--- Begin Extracted information ---

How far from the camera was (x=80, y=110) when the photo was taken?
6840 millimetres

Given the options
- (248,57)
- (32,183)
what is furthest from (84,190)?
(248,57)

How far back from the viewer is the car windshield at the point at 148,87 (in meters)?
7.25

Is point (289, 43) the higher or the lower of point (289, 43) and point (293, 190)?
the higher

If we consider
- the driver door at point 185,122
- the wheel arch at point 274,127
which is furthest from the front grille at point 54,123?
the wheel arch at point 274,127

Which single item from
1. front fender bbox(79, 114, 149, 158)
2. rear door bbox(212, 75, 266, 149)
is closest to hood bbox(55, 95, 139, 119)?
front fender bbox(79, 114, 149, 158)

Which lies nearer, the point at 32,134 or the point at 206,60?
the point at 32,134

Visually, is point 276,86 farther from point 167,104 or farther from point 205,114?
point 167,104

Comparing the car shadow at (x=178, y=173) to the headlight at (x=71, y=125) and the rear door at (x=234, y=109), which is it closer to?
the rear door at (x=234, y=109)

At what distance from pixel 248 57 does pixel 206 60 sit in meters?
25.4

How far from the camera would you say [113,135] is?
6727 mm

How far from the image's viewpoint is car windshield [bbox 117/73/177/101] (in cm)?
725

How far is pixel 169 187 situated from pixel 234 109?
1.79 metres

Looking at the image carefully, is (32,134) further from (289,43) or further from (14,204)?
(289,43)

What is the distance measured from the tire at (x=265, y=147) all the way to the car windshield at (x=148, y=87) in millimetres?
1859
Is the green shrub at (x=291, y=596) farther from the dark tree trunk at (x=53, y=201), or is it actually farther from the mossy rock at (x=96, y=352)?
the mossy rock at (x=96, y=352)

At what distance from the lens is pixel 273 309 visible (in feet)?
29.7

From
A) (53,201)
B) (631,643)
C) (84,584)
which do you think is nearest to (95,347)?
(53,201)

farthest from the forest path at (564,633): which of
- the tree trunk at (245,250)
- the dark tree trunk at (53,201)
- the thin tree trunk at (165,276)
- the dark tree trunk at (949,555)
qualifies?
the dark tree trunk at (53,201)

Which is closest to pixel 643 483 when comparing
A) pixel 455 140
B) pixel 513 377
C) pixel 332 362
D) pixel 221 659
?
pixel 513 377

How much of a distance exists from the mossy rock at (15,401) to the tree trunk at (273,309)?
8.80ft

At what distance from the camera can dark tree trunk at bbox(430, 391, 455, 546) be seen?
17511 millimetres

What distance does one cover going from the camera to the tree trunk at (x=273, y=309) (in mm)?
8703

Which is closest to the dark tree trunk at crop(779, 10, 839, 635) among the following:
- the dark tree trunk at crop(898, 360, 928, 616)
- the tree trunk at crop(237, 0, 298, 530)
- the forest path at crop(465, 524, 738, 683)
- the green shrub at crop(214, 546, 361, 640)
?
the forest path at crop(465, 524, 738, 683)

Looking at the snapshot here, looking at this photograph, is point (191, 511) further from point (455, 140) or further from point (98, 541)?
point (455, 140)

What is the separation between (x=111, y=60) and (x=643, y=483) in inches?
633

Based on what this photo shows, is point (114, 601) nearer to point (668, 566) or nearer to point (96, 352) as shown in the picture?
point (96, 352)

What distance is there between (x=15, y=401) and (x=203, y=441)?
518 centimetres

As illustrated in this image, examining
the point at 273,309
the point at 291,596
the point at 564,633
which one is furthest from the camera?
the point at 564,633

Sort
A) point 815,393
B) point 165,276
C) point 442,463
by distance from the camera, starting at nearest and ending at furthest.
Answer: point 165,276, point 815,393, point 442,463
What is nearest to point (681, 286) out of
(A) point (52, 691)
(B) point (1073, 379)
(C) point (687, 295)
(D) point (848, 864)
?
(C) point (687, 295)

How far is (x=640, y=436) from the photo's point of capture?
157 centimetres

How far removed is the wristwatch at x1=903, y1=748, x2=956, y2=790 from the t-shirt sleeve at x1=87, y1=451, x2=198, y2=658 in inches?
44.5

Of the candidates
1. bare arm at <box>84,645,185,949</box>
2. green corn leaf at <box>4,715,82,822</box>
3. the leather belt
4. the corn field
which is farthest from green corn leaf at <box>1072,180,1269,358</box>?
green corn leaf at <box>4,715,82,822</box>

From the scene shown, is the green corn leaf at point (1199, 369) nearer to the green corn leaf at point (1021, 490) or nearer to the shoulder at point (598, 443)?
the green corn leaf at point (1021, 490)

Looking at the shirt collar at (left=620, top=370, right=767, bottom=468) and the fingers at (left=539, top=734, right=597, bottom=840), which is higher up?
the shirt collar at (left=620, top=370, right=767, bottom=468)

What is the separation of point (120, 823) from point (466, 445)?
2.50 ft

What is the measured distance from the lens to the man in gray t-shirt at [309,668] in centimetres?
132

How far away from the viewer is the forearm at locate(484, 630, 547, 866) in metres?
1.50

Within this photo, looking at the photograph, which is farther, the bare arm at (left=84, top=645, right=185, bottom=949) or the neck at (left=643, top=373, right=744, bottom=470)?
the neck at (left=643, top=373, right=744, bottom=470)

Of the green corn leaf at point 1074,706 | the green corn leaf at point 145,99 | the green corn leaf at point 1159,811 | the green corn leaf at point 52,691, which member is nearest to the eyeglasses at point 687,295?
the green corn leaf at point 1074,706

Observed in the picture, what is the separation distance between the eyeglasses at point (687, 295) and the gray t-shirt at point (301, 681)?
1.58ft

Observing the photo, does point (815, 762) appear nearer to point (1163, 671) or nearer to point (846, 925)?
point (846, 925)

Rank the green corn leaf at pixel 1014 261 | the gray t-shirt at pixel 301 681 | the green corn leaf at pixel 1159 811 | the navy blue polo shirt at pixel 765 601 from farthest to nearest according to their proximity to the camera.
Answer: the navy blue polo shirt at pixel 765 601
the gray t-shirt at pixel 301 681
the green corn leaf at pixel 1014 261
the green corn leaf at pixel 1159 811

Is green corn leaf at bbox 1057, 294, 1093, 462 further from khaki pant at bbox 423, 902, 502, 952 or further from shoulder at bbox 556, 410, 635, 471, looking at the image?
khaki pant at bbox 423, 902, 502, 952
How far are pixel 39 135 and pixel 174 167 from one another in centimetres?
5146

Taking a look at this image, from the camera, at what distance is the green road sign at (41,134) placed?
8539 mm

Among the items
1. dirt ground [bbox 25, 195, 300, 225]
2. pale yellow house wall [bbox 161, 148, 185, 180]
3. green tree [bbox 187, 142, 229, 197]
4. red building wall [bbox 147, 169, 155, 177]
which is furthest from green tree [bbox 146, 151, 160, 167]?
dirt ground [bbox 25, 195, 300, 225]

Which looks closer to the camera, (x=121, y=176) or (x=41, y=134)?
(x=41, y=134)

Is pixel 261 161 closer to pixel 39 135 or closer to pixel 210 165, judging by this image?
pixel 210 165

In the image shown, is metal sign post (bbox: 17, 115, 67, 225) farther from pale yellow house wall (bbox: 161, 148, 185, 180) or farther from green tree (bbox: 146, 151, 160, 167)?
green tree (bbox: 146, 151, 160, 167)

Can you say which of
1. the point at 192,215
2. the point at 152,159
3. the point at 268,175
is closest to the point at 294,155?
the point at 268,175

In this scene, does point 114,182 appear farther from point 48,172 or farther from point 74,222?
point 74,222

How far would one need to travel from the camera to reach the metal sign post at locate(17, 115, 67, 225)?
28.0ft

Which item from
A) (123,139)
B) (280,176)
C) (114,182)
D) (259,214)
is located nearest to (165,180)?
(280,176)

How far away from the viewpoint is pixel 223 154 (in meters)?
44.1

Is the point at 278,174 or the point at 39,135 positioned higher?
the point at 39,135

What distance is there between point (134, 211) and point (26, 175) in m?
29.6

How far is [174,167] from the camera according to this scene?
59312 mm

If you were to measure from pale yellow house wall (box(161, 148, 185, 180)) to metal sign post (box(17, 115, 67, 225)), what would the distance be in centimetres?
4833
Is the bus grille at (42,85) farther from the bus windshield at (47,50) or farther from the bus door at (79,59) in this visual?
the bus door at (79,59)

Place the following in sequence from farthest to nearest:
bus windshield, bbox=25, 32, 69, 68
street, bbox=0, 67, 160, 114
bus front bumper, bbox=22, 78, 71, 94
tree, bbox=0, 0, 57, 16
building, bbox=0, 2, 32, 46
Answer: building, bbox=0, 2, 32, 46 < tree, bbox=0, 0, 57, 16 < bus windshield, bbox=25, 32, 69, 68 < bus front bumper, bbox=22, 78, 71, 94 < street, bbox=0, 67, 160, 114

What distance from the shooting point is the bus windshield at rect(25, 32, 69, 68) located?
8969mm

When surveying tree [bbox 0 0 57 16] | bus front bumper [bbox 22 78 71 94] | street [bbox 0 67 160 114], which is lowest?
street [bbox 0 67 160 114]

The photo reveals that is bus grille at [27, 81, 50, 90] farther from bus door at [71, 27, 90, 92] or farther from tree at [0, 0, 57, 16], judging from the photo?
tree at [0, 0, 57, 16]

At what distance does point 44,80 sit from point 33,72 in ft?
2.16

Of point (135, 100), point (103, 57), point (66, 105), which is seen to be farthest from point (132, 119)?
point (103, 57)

--- End Extracted information ---

Task brief: Starting at the line that contains "What distance from the shooting", write out every line to the end of the entries, exactly as given.

Task answer:
What distance from the shooting point is the bus windshield at rect(25, 32, 69, 68) located?
8969mm

When surveying tree [bbox 0 0 57 16] | bus front bumper [bbox 22 78 71 94] | street [bbox 0 67 160 114], which is lowest?
street [bbox 0 67 160 114]

The photo reveals that is bus grille at [27, 81, 50, 90] farther from bus door at [71, 27, 90, 92] or farther from tree at [0, 0, 57, 16], judging from the photo?
tree at [0, 0, 57, 16]

At what distance does point 44,80 sit from point 33,72 in ft?
2.16

Of point (135, 100), point (103, 57), point (66, 105), which is seen to be farthest from point (132, 119)?
point (103, 57)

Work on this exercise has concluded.